しかしローブは「マシンの調子はとても良かったし、チームとしてもビッグファイトなチャレンジになった。そして、僕自身が非常にエンジョイできたし、このチームと一緒に仕事ができて良かった。素晴らしい週末だったよ」とレース後にコメントをしている。
ローブは土曜日レース1を21番手からスタートし、決勝ではDTMで今季から初導入となるフルコースイエロー導入や、セーフティカーが入るなど荒れたレースとなったものの16番手でフィニッシュ。

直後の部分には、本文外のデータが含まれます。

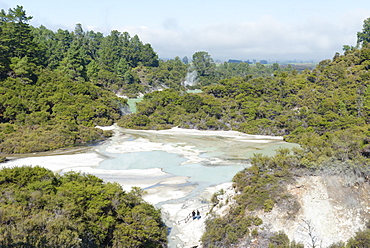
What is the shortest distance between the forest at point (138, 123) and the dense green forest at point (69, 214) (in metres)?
0.05

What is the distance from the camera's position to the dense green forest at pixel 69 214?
10.9 meters

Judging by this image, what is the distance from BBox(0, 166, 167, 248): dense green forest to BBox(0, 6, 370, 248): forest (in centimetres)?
5

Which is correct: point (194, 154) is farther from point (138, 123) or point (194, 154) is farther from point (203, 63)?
point (203, 63)

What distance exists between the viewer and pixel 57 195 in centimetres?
1377

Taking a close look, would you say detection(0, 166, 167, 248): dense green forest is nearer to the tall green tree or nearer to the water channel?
the water channel

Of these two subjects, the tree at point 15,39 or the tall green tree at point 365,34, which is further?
the tall green tree at point 365,34

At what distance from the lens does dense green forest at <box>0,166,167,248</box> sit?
35.8 feet

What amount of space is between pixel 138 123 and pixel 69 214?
31243mm

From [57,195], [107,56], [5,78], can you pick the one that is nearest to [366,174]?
[57,195]

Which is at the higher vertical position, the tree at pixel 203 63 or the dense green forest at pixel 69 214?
the tree at pixel 203 63

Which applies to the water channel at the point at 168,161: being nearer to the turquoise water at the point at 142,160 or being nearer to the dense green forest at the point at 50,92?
the turquoise water at the point at 142,160

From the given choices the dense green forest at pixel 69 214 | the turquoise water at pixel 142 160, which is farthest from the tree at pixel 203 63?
the dense green forest at pixel 69 214

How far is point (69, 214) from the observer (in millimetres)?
12656

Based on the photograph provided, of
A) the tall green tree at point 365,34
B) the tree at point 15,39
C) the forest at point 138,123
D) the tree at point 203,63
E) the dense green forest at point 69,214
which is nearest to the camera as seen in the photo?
the dense green forest at point 69,214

翌日曜日のレース2は27番手からのスタートだったが、ピットインのタイミングをレース終了間際へ持っていく戦略が効して18番手でチェッカーフラッグを受け、DTMデビュー戦となったポルティマオで無事にレースを終えた。
WRCで2004年から2012年までシトロエンで9度の世界王者に立ったローブだけに、結果だけ見ると本人には不満が残るのかもしれないが、FIA GT3マシンという全く違うフィールドで最後まで走り切り、中盤ポジションでのゴールはさすが世界王者の適応力ではないだろうか。
DTMレースウイークのポルティマオではサポートレースにTCRヨーロッパ選手権が開催されており、ローブが経営するチームからはクプラ1台が参戦。ドライバーとして、そしてチームオーナーとしての二役を兼ねてポルトガル入りした週末でローブの家族も帯同しており、レース中は表情が殆ど変わらないローブだが、妻子の前では柔らかな表情も伺えたのは印象的だった。ローブはDTMのレース後はそのままラリー・ポルトガルのテストへと向かった。
9月10~11日に開催が予定されているWEC富士戦とDTMスパ戦が重なっており、キャシディが富士スピードウェイへと向かうとすれば、再びローブの出番が回ってくる可能性が出てくる。既にシーズン開幕前にAFコルセが行ったスパ・フランコルシャンでのプライベートテストでは、ローブがドライブしていたという目撃情報があり、その可能性は十分に考えられるだろう。
また、キャシディ同様にチーム・ロズベルグのニコ・ミュラー、チーム・アプト・スポーツラインのレネ・ラスト、T3モータースポーツのニッキー・ティームもWECにシリーズ参戦していることから、スパか富士のどちらをドライブするのか興味深いところだ。